TASKS -
A) Translate the following sentence from the announcement of the Magic Barrel reading into Spanish: "As always, all the money raised at The Magic Barrel goes to Linn Benton Food Share to help alleviate hunger in our community."
B) Write the next part of the announcement of the Magic Barrel reading, picking up after its final sentence.

The 18th annual Magic Barrel: A Reading to Fight Hunger is set for Friday, Oct. 21 at Corvallis High School Theatre.
The Magic Barrel is a feast for mind and body. Nine fine local writers will read delectable samples of their work, and there’ll be sweet and savory tidbits from Corvallis’s best chefs and bakers. Suggested donation is $7, but no one will be turned away.
As always, all the money raised at The Magic Barrel goes to Linn Benton Food Share to help alleviate hunger in our community.
The Magic Barrel: A Reading to Fight Hunger has become the mid-Valley’s premier literary event, says Corvallis novelist Rick Borsten. “The format is eight or nine brief readings, moving bang bang bang from one genre to the next,” he said. “I like to call it ‘inter-genre-ational.’ There’s nothing else like it out there. It makes for a lively evening.”
This year’s readers are:
* Keith Scribner, OSU professor and author of the novels Miracle Girl, The Good Life and the just-released The Oregon Experiment
* Alison Clement, author of the novels Pretty Is as Pretty Does and Twenty Questions
* Tom Birdseye, author of a dozen novels for young readers including the recently published Storm Mountain
* Jon Lewis, OSU professor and author of eight nonfiction books about cinema including one about “The Godfather” and another about Francis Ford Coppola
* Debra Gwartney, author of Live Through This, a memoir about her daughters living on the streets as runaways; the book was a finalist for the National Book Critics Circle Award
* Tim Black, author of the poetry collection Connecticut Shade and Cave Canem Fellow.
* Karen Holmberg, OSU professor, author of the poetry collection The Perseids and recent winner of the John Ciardi Prize
* Ann Staley, author of the poetry collection Primary Sources and an organizing publisher of FIREWEED: Poetry of Western Oregon
The jazz group Sideways Portal will play before and during the show. Emcee will be Mike McInally, editor of the Corvallis Gazette-Times.

PROVIDED INFORMATION -

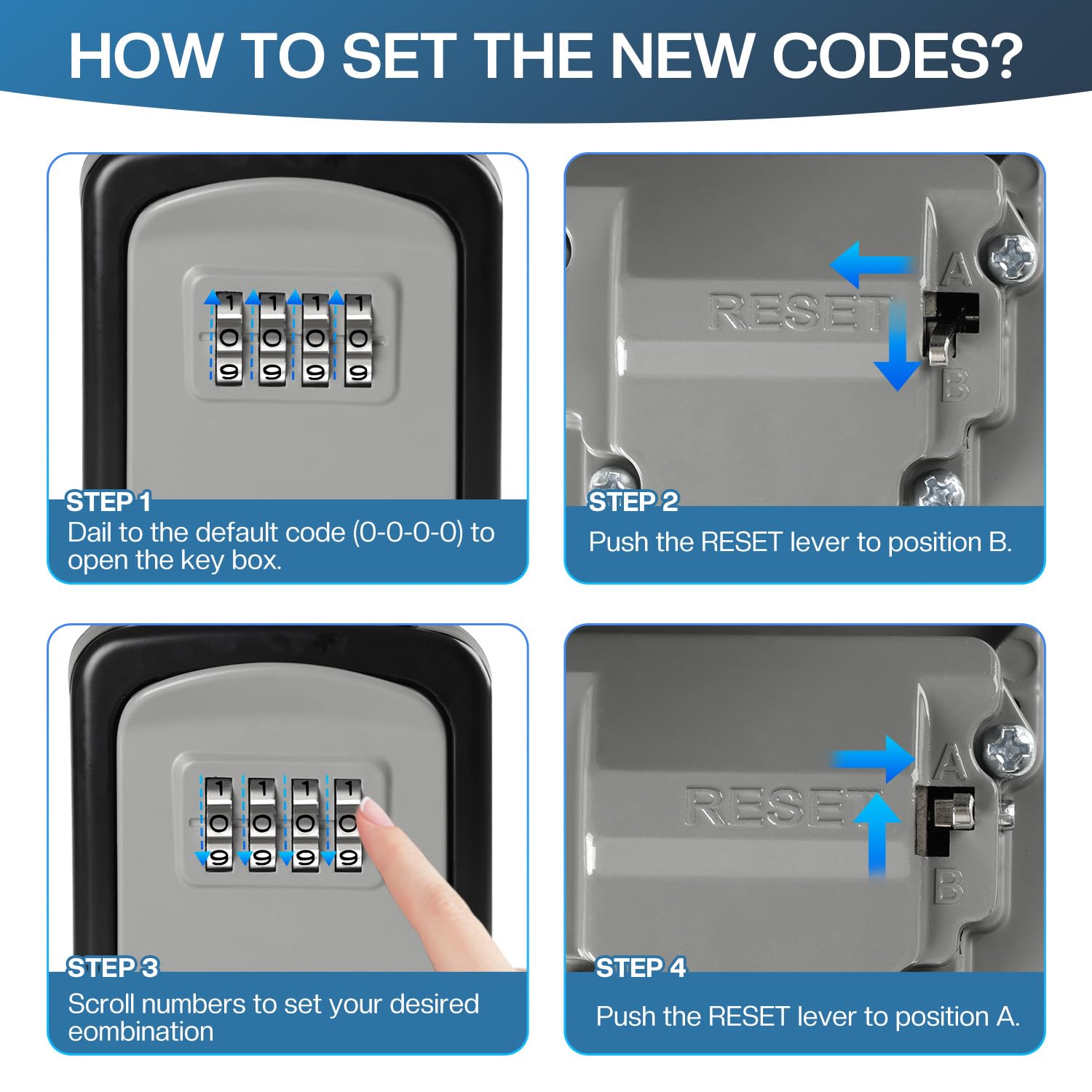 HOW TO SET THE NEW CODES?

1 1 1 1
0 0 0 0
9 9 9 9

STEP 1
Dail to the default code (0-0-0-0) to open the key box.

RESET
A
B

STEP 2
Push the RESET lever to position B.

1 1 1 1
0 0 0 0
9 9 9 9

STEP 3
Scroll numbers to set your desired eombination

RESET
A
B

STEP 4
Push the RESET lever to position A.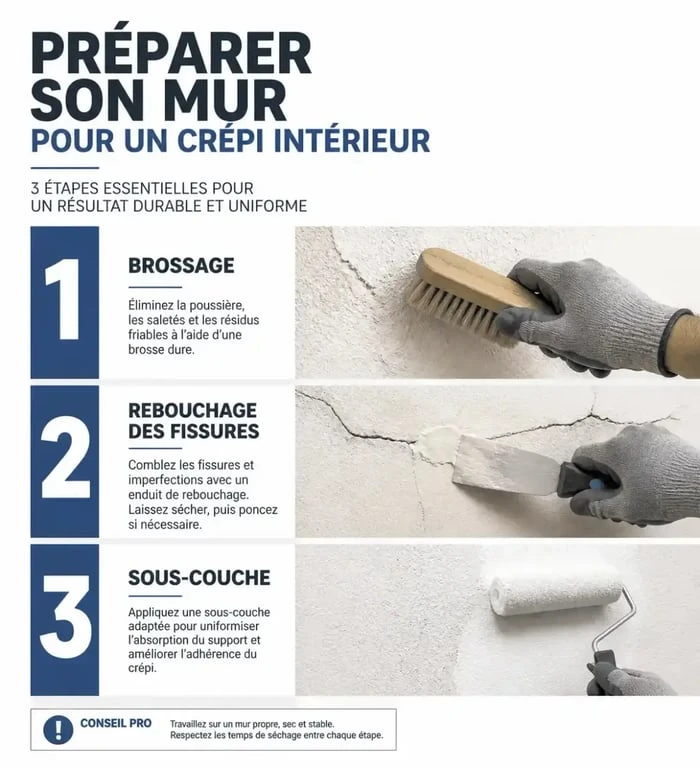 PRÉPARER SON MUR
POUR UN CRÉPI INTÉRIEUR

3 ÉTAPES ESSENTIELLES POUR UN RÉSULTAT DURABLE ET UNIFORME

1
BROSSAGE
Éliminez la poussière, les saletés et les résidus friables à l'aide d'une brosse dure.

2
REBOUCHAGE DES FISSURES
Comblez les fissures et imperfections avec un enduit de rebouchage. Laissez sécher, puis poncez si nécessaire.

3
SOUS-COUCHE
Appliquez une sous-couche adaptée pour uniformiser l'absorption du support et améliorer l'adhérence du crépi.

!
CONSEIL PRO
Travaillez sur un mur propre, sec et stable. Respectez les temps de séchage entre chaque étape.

TASK RESULTS -
A) Como siempre, todo el dinero recaudado en The Magic Barrel se destina a Linn Benton Food Share para ayudar a aliviar el hambre en nuestra comunidad.

B)
The name “Magic Barrel” has deliberate literary overtones. It’s the title of an early short story by the acclaimed writer Bernard Malamud, who taught freshman composition at Oregon State College (as it was then called) in the early 1950s. He went on to write eight novels and 65 short stories, and won both a National Book Award and a Pulitzer Prize for his 1967 novel The Fixer.
“The Magic Barrel is a rare opportunity to feed your soul and help feed hungry bellies at the same time,” said Corvallis poet Charles Goodrich. “And because of the dismal economy, there are a lot of hungry people in our community.” Goodrich read from his work at last year’s event, which raised more than $2,000 for Linn Benton Food Share.
“Most people are shocked to learn that Oregon is the third hungriest state in the nation,” said Linn Benton Food Share community services coordinator Mike Gibson. In 2009 the U.S. Department of Agriculture found that more than half a million Oregonians were “food insecure,” meaning they lived in households without enough money or other resources for food.
The Magic Barrel begins at 6:30 p.m. with music. Readings start at 7. Said Borsten: “Our goal is to fill the house and fill the barrel for the hungry in our community.
Please see www.magicbarrel.org for information about this year’s or past events. You may also follow us on Facebook. To learn more about efforts to alleviate hunger in Oregon, please see the Linn Benton Food Share website, www.csc.gen.or.us/foodshare.htm.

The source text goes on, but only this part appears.